Même si le dernier a été à plus de la moitié
écrit par vous, peut-être vous faudrait-il maintenant plus d'albums basés
uniquement sur vos propres compositions ?
Pourquoi pas,
mais les maisons de disques ne voulaient pas, de toute façon. Et puis, c'est
difficile. J'ai un tas de titres de côté comme je disais, mais je n'ose pas trop
les montrer... Moi ce que j'aime, c'est Paul McCartney... Allez montrer vos
chansons sans honte après ça ! Donc, je reste sagement à reprendre ce que
j'aimerais être capable de composer... Je me fais plaisir à coup sûr comme ça...
Je n'ai pas assez d'ego peut-être ! Et puis je manque de temps, aussi... Bien
que j'aie composé la moitié du nouveau disque quand même. Mais c'est par
accident, et j'ai à peu près improvisé les mélodies et les textes en studio.
Bref, on verra ça un jour. Je ferai sûrement quelque chose de différent, de plus
réfléchi. Mais en attendant, j'assume mes albums. Ils font visiblement plaisir à
un tas de gens, et certains titres fonctionnent finalement assez bien,
musicalement. Je verrai le reste plus tard.
Auriez-vous le
sentiment d'avoir bientôt fait le tour de votre façon de
travailler ?

**CONSIGNE A**. Dans combien de lignes des enregistrements figure le mot « logo » ? Donnez seulement le nombre.
L'entretien et les enregistrements n'ont aucun lien entre eux.

**DONNÉES DE L'EXERCICE**.
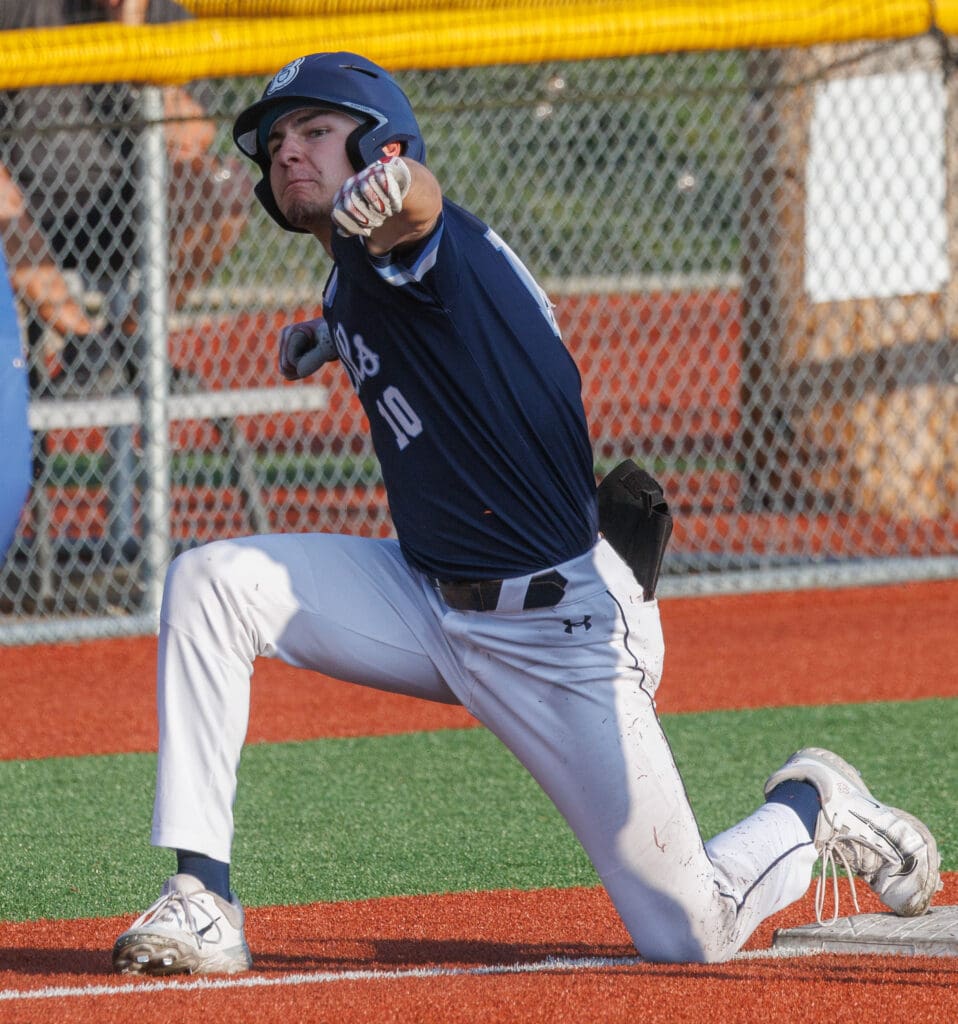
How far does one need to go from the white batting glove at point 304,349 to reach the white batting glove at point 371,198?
919 mm

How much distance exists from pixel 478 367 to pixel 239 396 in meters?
4.73

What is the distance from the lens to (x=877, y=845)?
356cm

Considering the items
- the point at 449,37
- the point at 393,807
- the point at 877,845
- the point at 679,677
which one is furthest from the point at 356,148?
the point at 449,37

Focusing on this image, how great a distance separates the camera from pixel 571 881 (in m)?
4.05

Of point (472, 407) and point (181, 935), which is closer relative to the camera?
point (181, 935)

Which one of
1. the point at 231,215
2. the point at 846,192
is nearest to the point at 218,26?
the point at 231,215

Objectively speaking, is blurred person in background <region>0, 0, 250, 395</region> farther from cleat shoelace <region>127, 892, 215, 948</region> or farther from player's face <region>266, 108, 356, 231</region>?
cleat shoelace <region>127, 892, 215, 948</region>

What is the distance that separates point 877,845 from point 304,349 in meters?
1.66

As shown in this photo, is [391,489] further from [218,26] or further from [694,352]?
[694,352]

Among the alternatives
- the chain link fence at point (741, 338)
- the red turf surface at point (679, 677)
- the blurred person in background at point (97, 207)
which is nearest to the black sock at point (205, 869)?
the red turf surface at point (679, 677)

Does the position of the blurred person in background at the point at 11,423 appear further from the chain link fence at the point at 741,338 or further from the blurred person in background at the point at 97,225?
the blurred person in background at the point at 97,225

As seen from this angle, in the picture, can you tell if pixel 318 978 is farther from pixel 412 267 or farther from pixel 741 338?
pixel 741 338

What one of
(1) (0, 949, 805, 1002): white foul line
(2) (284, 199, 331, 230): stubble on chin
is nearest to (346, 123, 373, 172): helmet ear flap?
(2) (284, 199, 331, 230): stubble on chin

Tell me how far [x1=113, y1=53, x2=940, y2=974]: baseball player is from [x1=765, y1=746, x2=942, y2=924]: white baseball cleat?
28 cm
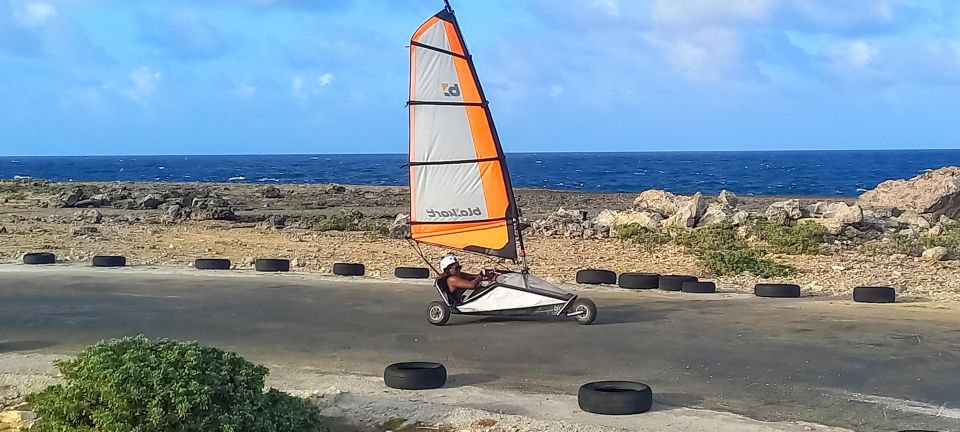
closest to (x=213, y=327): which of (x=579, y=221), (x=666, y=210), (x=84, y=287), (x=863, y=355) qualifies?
(x=84, y=287)

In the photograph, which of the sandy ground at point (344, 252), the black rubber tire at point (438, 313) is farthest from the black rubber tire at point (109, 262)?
the black rubber tire at point (438, 313)

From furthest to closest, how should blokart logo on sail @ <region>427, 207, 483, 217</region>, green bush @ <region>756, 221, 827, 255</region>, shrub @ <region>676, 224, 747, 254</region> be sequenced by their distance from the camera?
shrub @ <region>676, 224, 747, 254</region>
green bush @ <region>756, 221, 827, 255</region>
blokart logo on sail @ <region>427, 207, 483, 217</region>

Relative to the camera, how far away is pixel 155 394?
6.22 meters

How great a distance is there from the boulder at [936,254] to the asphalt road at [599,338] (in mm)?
5728

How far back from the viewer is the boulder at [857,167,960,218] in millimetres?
27516

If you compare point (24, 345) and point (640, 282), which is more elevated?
point (640, 282)

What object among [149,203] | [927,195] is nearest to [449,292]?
[927,195]

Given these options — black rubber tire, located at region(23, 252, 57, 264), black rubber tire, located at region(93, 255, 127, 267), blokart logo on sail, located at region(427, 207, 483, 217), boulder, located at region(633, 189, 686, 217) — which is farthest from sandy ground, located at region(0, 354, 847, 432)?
boulder, located at region(633, 189, 686, 217)

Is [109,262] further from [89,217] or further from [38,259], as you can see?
[89,217]

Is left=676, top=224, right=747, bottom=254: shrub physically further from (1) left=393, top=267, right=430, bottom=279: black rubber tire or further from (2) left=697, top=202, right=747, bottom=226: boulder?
(1) left=393, top=267, right=430, bottom=279: black rubber tire

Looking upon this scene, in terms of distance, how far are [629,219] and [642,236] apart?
2.08 m

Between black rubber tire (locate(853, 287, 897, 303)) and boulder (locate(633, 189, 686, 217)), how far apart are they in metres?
11.9

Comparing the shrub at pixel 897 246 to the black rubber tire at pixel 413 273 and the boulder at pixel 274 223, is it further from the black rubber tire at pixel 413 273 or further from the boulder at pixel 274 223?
the boulder at pixel 274 223

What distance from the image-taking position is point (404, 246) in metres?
24.1
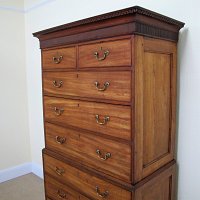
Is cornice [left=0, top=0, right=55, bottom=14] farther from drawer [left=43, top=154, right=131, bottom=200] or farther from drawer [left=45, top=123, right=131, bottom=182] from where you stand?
drawer [left=43, top=154, right=131, bottom=200]

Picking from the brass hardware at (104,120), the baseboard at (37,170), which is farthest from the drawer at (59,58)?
the baseboard at (37,170)

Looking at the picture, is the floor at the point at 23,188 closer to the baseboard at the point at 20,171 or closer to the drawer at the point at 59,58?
the baseboard at the point at 20,171

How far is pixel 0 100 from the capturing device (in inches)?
102

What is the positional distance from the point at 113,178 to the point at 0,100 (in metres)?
1.89

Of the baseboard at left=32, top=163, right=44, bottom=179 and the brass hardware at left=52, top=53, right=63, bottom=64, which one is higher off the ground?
the brass hardware at left=52, top=53, right=63, bottom=64

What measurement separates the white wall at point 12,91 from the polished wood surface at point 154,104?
1965 millimetres

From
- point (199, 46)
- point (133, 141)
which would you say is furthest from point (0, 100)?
point (199, 46)

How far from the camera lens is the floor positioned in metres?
2.35

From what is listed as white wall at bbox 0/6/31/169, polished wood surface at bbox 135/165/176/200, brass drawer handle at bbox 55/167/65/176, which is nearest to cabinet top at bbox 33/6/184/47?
polished wood surface at bbox 135/165/176/200

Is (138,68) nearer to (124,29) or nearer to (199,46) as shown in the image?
(124,29)

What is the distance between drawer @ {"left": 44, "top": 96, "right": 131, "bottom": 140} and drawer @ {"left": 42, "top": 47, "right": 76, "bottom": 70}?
0.22 metres

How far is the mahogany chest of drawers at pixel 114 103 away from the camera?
1.11 meters

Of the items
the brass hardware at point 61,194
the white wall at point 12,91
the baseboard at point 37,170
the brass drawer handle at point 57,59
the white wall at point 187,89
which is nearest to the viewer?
the white wall at point 187,89

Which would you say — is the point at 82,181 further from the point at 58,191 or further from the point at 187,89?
the point at 187,89
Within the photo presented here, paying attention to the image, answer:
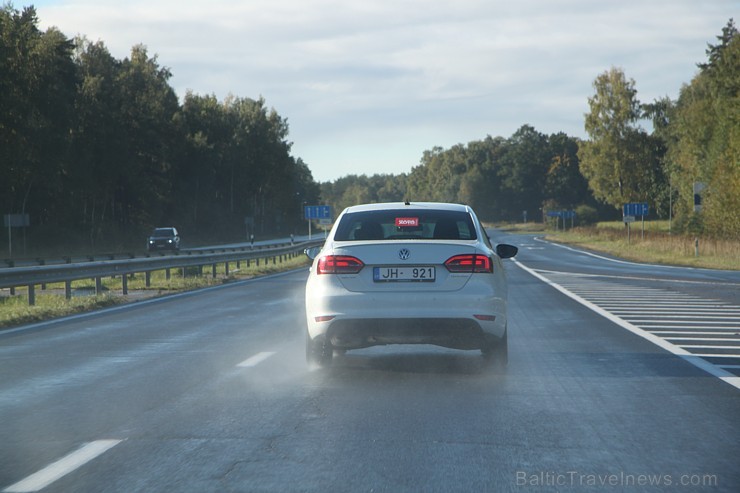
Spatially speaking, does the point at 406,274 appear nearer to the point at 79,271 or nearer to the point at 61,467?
the point at 61,467

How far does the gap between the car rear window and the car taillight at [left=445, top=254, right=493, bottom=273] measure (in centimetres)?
45

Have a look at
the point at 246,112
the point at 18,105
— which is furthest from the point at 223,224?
the point at 18,105

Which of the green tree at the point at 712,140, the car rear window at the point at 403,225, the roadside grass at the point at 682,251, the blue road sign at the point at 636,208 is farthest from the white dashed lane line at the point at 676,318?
the blue road sign at the point at 636,208

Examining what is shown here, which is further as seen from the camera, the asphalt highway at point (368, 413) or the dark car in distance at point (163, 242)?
the dark car in distance at point (163, 242)

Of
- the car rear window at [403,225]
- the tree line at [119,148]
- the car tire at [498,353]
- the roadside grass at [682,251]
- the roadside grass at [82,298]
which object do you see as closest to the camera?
the car tire at [498,353]

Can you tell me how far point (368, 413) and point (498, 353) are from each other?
258cm

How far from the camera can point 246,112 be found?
113688mm

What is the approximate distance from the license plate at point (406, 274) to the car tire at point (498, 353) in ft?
3.13

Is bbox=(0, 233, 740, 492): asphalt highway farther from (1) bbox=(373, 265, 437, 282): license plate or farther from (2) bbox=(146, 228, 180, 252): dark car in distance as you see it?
(2) bbox=(146, 228, 180, 252): dark car in distance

**CONSIGNE B**. Recopiez fidèlement le passage de l'entretien qui s'ouvre sur les mots contenant « Bref, on verra » et se clôt sur « reste plus tard. ».

**RÉPONSE A**. 3

**RÉPONSE B**.
Bref, on verra ça un jour. Je ferai sûrement quelque chose de différent, de plus
réfléchi. Mais en attendant, j'assume mes albums. Ils font visiblement plaisir à
un tas de gens, et certains titres fonctionnent finalement assez bien,
musicalement. Je verrai le reste plus tard.